Mira berhenti sejenak, menyesap minumannya. "Biasa kan tuh anak remaja, banyak kenakalannya. Dari yang sering bolos rame-rame, dipanggil guru, sampai berantem sama geng cewek lain. Haha."
"Terus? Mana bagian yang paling jahatnya? Hahaha," sela Rian sambil terkekeh.
"Terusss," Mira melanjutkan, suaranya sedikit merendah. "Kan ada tuh salah satu adik kelas, cewek, aku lupa namanya sih. Pengen gabung sama gengku. Ya biasa, namanya mau masuk geng kan harus ada tesnya ya? Kayaknya waktu itu kami kelewatan pas bikin tesnya deh. Hahaha."

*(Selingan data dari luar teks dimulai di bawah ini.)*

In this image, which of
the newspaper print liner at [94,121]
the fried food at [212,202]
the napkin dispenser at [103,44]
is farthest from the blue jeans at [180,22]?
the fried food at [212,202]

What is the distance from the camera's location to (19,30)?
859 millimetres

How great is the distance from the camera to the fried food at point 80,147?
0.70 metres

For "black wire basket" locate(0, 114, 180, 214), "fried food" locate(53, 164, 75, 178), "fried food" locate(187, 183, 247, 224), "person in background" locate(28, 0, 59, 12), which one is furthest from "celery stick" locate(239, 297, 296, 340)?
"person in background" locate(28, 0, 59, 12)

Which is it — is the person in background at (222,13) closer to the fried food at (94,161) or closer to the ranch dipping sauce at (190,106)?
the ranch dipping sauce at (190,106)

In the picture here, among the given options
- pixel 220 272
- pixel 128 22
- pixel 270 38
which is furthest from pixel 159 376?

Mira tertawa lagi, namun kali ini ada nada yang berbeda. "Soalnya cewek itu sampai bikin drama besar di sekolah, guru-guru bikin investigasi dan ngelarang adanya geng-gengan. Terus, akhirnya itu anak bikin ulah dengan curhat dan jelek-jelekin sekolahnya di Facebook. Tapi bukannya dapat dukungan, malah makin di-bully karena anak-anak lain nganggepnya salah sendiri pengen masuk geng, udah risikonya. Di mata orang-orang, itu cewek dipandang kayak ratu drama yang lebay dan alay."
Dita yang dari tadi memegang kamera perlahan-lahan menurunkan lensanya. Ia berhenti merekam, seolah instingnya mengatakan bahwa bagian selanjutnya bukan untuk dikonsumsi publik.

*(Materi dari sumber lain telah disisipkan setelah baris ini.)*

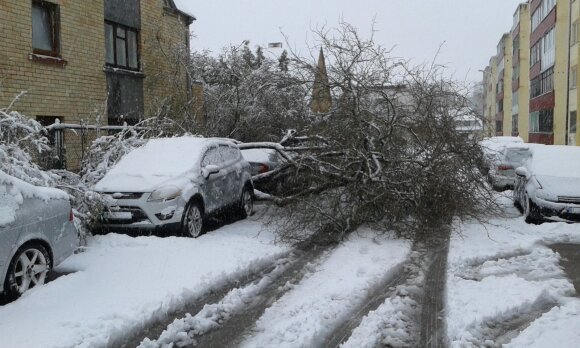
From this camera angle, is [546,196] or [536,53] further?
[536,53]

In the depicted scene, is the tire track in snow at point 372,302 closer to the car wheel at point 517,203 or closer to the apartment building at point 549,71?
the car wheel at point 517,203

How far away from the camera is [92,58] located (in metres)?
14.7

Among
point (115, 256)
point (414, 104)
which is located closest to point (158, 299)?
point (115, 256)

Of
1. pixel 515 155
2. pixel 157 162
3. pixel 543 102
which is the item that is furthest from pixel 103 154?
pixel 543 102

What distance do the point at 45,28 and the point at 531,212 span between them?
12.3m

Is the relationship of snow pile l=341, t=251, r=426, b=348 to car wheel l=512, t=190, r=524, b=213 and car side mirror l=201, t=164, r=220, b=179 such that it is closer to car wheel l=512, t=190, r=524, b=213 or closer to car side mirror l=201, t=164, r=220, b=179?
car side mirror l=201, t=164, r=220, b=179

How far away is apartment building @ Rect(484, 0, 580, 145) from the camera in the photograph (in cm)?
3366

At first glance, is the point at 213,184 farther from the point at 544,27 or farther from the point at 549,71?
the point at 544,27

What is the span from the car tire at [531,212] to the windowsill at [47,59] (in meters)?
11.5

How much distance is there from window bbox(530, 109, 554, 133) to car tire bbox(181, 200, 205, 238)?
36.4 metres

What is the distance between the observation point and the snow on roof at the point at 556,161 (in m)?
10.8

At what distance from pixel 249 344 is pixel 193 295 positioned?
1.47m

"Nah... Ending-nya, tuh cewek jadi jarang masuk sekolah. Sekalinya ke sekolah pun urakan, kayak nggak pernah mandi, sering nangis-nangis dan teriak-teriak nggak jelas, sering berantem dan bikin masalah duluan sama murid lain. Akhirnya sama pihak sekolah, tuh cewek yaa... dikeluarkan."

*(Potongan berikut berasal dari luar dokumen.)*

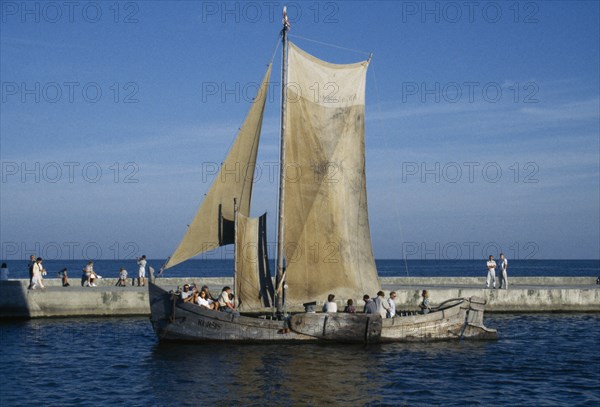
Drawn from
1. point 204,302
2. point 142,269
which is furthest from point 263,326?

Suasana mendadak dingin. Erika, yang sejak tadi bersembunyi di balik bantal yang ia peluk erat, akhirnya bersuara. Wajahnya masih separuh tertutup, ujung telinganya masih merah sisa malu dari kejadian sebelumnya. Ia memaksakan diri ikut bicara untuk menormalkan debaran jantungnya, meski matanya sesekali masih mencuri pandang ke arah Dita.
"Hah?? Kok malah dikeluarkan deh. Sekolahnya aneh," gumam Erika dengan nada setengah jengkel dan sedikit gugup. Suaranya terdengar lebih lembut dan rapuh dari biasanya.
"Ya mungkin karena dianggap udah nggak dalam kondisi mental yang stabil buat masuk sekolah sih. Haha," jawab Mira enteng. Ia menatap Rian dengan tatapan menantang. "Gimana? Udah masuk kriteria jawaban buat pertanyaan Rian kan?"
"Emm... Emang tesnya kamu apain, Mir, sampai bikin anak orang jadi kayak gitu??" tanya Fani dengan wajah penuh rasa ingin tahu yang campur aduk dengan ngeri. Dita dan Toni hanya saling tatap dalam diam.
"Errr, jangan diceritain deh. Lagian udah masa lalu, hehe. Yang jelas itu hal paling jahat yang pernah kulakukan selama sekolah... enggak—selama hidup sih," ujar Mira menutup ceritanya sembari menenggak sisa soju di sampingnya.
"Oke oke, kayaknya udah cukup ya... giliranmu sekarang, Mir," sahut Rian.
Mira bangkit dari duduknya, meregangkan tubuh. "Ah, udah ah. Capek. Aku udahan aja mainnya, mau istirahat dulu ke kamar. Lagian aku udah kena dua kali juga."
"Yahh, Frans sama Fani aja belum kena giliran kokkk," keluh Erika sambil cemberut manja ke arah Mira yang sudah mulai melangkah pergi.
"Yes!" Frans mengepalkan tangan, tampak sangat lega.
"Yeyyyy!" Fani ikut bersorak, pipinya berseri-seri karena lolos dari tantangan.
Di tengah riuh itu, Erika masih memeluk bantalnya. Ia melirik pelan ke arah Dita yang tengah rebahan santai dengan posisi yang sangat rileks. "Ditaaa... tapi aku penasaran, kenapa tadi kamu pilih aku sih?" tanyanya pelan.